··· RECORDS TO PROCESS

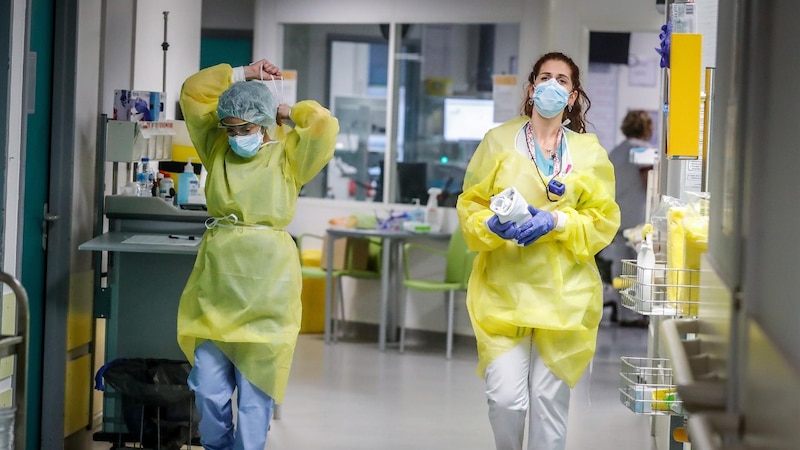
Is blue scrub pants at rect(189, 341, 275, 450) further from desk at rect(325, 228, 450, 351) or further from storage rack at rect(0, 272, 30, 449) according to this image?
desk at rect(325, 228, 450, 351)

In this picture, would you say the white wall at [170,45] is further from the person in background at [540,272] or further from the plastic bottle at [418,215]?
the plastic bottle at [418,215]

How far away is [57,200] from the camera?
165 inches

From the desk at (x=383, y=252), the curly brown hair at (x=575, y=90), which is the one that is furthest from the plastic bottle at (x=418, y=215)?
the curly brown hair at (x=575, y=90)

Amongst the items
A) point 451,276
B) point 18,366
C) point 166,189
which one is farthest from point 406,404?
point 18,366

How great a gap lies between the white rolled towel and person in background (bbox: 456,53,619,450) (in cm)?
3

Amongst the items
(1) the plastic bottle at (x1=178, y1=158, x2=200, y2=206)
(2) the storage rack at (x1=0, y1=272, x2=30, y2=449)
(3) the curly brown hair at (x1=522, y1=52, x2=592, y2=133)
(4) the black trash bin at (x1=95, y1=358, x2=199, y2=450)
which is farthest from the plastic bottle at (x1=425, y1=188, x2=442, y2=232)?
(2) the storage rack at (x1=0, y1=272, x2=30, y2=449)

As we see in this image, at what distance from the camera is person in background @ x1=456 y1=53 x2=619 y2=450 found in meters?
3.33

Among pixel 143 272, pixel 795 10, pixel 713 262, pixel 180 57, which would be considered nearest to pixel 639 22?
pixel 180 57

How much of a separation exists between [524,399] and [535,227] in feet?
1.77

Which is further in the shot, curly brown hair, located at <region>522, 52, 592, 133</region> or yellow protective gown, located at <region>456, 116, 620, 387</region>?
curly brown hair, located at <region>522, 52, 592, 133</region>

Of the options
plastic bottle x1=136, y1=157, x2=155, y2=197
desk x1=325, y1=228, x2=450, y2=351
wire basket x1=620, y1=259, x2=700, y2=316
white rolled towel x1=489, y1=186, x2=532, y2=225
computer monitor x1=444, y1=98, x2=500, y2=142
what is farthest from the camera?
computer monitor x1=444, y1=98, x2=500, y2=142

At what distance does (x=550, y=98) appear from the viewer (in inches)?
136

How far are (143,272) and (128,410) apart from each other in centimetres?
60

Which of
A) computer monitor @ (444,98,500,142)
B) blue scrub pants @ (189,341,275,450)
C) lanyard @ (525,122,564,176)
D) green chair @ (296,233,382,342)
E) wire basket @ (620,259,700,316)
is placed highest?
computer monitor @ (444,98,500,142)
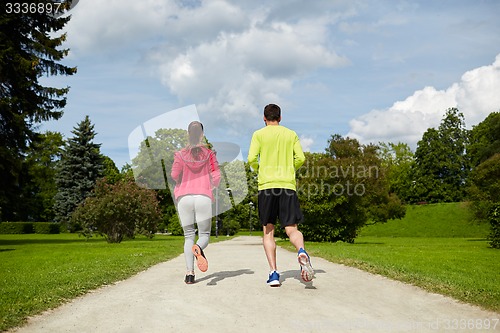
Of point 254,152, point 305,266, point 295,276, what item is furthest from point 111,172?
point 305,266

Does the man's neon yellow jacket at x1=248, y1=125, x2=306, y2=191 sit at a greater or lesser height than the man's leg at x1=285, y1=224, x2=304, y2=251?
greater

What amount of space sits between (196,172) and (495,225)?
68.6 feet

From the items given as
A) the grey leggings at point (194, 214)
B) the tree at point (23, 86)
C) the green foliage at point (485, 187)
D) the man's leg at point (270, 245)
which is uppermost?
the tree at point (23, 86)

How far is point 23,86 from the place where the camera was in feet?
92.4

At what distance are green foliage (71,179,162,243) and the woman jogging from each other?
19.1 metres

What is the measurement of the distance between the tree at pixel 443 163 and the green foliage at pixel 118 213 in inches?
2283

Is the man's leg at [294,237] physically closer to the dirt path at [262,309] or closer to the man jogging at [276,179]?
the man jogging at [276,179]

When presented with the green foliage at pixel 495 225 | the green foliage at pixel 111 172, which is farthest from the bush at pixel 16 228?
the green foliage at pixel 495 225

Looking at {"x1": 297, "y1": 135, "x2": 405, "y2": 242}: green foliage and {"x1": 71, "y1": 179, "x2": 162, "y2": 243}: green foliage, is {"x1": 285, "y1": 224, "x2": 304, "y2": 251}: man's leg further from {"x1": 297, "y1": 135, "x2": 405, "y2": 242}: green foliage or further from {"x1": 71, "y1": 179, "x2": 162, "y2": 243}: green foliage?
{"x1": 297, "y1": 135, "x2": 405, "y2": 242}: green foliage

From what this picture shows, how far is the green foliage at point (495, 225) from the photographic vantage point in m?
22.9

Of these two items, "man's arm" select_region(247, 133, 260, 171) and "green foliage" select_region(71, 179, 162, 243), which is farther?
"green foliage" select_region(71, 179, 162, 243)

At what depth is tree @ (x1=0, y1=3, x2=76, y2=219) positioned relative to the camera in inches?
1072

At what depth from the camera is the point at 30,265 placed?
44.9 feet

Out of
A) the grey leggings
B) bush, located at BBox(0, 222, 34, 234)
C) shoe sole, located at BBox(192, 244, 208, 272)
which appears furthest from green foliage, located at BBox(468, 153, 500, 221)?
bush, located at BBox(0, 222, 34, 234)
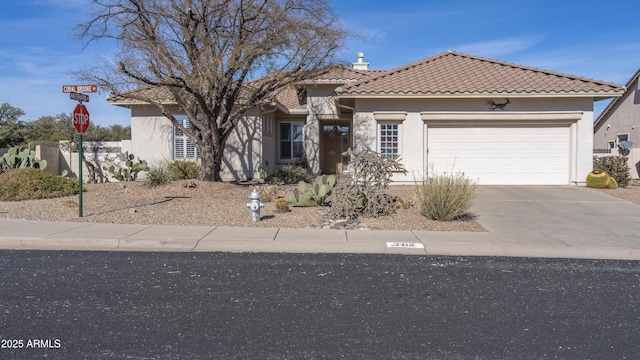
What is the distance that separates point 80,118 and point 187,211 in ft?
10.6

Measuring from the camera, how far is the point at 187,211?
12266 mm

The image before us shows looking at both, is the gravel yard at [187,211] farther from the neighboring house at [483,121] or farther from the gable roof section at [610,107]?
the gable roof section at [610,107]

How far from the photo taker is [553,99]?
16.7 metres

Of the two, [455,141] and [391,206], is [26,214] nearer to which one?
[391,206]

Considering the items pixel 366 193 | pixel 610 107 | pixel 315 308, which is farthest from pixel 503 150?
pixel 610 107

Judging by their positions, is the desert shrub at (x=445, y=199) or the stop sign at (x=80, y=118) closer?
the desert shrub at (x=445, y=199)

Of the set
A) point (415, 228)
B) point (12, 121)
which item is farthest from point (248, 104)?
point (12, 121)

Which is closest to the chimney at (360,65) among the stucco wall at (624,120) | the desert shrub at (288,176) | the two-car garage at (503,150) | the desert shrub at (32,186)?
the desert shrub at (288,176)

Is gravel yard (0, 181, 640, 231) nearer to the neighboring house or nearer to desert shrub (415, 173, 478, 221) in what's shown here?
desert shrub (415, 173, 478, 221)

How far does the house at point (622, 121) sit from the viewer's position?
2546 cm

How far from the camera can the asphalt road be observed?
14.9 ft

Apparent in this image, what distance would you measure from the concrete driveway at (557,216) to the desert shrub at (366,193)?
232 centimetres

······

▸ WORK TO COMPLETE: Repeat each record exactly as shown above, dropping all images.

▸ WORKED SOLUTION:
Is blue scrub pants at rect(189, 341, 275, 450) further from desk at rect(325, 228, 450, 351) or further from storage rack at rect(0, 272, 30, 449) according to this image?
desk at rect(325, 228, 450, 351)

In this picture, would you say the white wall at [170,45] is further from the person in background at [540,272] or further from the plastic bottle at [418,215]?
the plastic bottle at [418,215]

How far away is [57,200] from the camera?
165 inches

From the desk at (x=383, y=252), the curly brown hair at (x=575, y=90), which is the one that is furthest from the plastic bottle at (x=418, y=215)?
the curly brown hair at (x=575, y=90)

Amongst the items
A) point 451,276
B) point 18,366
C) point 166,189
which one is farthest from point 406,404?
point 18,366

How great a gap lies between the white rolled towel and person in background (bbox: 456,53,619,450) (in cm)?
3

Amongst the items
(1) the plastic bottle at (x1=178, y1=158, x2=200, y2=206)
(2) the storage rack at (x1=0, y1=272, x2=30, y2=449)
(3) the curly brown hair at (x1=522, y1=52, x2=592, y2=133)
(4) the black trash bin at (x1=95, y1=358, x2=199, y2=450)
which is farthest from the plastic bottle at (x1=425, y1=188, x2=442, y2=232)?
(2) the storage rack at (x1=0, y1=272, x2=30, y2=449)

As we see in this image, at what distance from the camera is person in background @ x1=456 y1=53 x2=619 y2=450 found in meters?
3.33

Among pixel 143 272, pixel 795 10, pixel 713 262, pixel 180 57, which would be considered nearest to pixel 639 22?
pixel 180 57

How much of a separation exists between [524,399] and [535,227] in feet?
1.77

Which is further in the shot, curly brown hair, located at <region>522, 52, 592, 133</region> or yellow protective gown, located at <region>456, 116, 620, 387</region>?
curly brown hair, located at <region>522, 52, 592, 133</region>

Of the options
plastic bottle x1=136, y1=157, x2=155, y2=197
desk x1=325, y1=228, x2=450, y2=351
wire basket x1=620, y1=259, x2=700, y2=316
white rolled towel x1=489, y1=186, x2=532, y2=225
computer monitor x1=444, y1=98, x2=500, y2=142
what is farthest from the camera?
computer monitor x1=444, y1=98, x2=500, y2=142

At what distance does (x=550, y=98) appear from the viewer (in inches)?
136

How far are (143,272) and (128,410) apart from each other in centimetres?
60

Which of
A) computer monitor @ (444,98,500,142)
B) blue scrub pants @ (189,341,275,450)
C) lanyard @ (525,122,564,176)
D) green chair @ (296,233,382,342)
E) wire basket @ (620,259,700,316)
is placed highest?
computer monitor @ (444,98,500,142)
Of point 254,152, point 305,266, point 295,276, what item is furthest from point 111,172?
point 305,266

Does the man's neon yellow jacket at x1=248, y1=125, x2=306, y2=191 sit at a greater or lesser height than the man's leg at x1=285, y1=224, x2=304, y2=251?
greater

What amount of space sits between (196,172) and (495,225)?
68.6 feet

From the items given as
A) the grey leggings at point (194, 214)
B) the tree at point (23, 86)
C) the green foliage at point (485, 187)
D) the man's leg at point (270, 245)
which is uppermost?
the tree at point (23, 86)

How far is point 23,86 from the place where the camera was in feet?
92.4

At what distance are green foliage (71,179,162,243) and the woman jogging from each other?
19.1 metres

What is the measurement of the distance between the tree at pixel 443 163 and the green foliage at pixel 118 213 in inches?
2283

Is the man's leg at [294,237] physically closer to the dirt path at [262,309] or closer to the man jogging at [276,179]?
the man jogging at [276,179]

When presented with the green foliage at pixel 495 225 | the green foliage at pixel 111 172, which is farthest from the bush at pixel 16 228?
the green foliage at pixel 495 225

Looking at {"x1": 297, "y1": 135, "x2": 405, "y2": 242}: green foliage and {"x1": 71, "y1": 179, "x2": 162, "y2": 243}: green foliage, is {"x1": 285, "y1": 224, "x2": 304, "y2": 251}: man's leg further from {"x1": 297, "y1": 135, "x2": 405, "y2": 242}: green foliage or further from {"x1": 71, "y1": 179, "x2": 162, "y2": 243}: green foliage?
{"x1": 297, "y1": 135, "x2": 405, "y2": 242}: green foliage

From what this picture shows, how far is the green foliage at point (495, 225) from the photographic vantage point in m?
22.9

Of these two items, "man's arm" select_region(247, 133, 260, 171) and "green foliage" select_region(71, 179, 162, 243), which is farther?
"green foliage" select_region(71, 179, 162, 243)

At what depth is tree @ (x1=0, y1=3, x2=76, y2=219) positioned relative to the camera in inches?
1072

At what depth from the camera is the point at 30,265 placed?
44.9 feet

Out of
A) the grey leggings
B) bush, located at BBox(0, 222, 34, 234)
C) shoe sole, located at BBox(192, 244, 208, 272)
which appears furthest from green foliage, located at BBox(468, 153, 500, 221)?
bush, located at BBox(0, 222, 34, 234)
What is the distance that separates point 80,118 and point 187,211 in ft?
10.6

Measuring from the camera, how far is the point at 187,211?
12266 mm

The image before us shows looking at both, is the gravel yard at [187,211] farther from the neighboring house at [483,121] or farther from the gable roof section at [610,107]?
the gable roof section at [610,107]

How far from the photo taker is [553,99]?
16.7 metres

Of the two, [455,141] and [391,206], is [26,214] nearer to which one?
[391,206]

Considering the items pixel 366 193 | pixel 610 107 | pixel 315 308, which is farthest from pixel 503 150?
pixel 610 107

Judging by their positions, is the desert shrub at (x=445, y=199) or the stop sign at (x=80, y=118) closer?
the desert shrub at (x=445, y=199)

Of the set
A) point (415, 228)
B) point (12, 121)
which item is farthest from point (248, 104)?
point (12, 121)

Which is closest to the chimney at (360,65) among the stucco wall at (624,120) | the desert shrub at (288,176) | the two-car garage at (503,150) | the desert shrub at (32,186)?
the desert shrub at (288,176)

Is gravel yard (0, 181, 640, 231) nearer to the neighboring house or nearer to desert shrub (415, 173, 478, 221) in what's shown here?
desert shrub (415, 173, 478, 221)

How far does the house at point (622, 121) sit from the viewer's position?
2546 cm

How far from the camera can the asphalt road be observed?
14.9 ft

Apparent in this image, what distance would you measure from the concrete driveway at (557,216) to the desert shrub at (366,193)?
232 centimetres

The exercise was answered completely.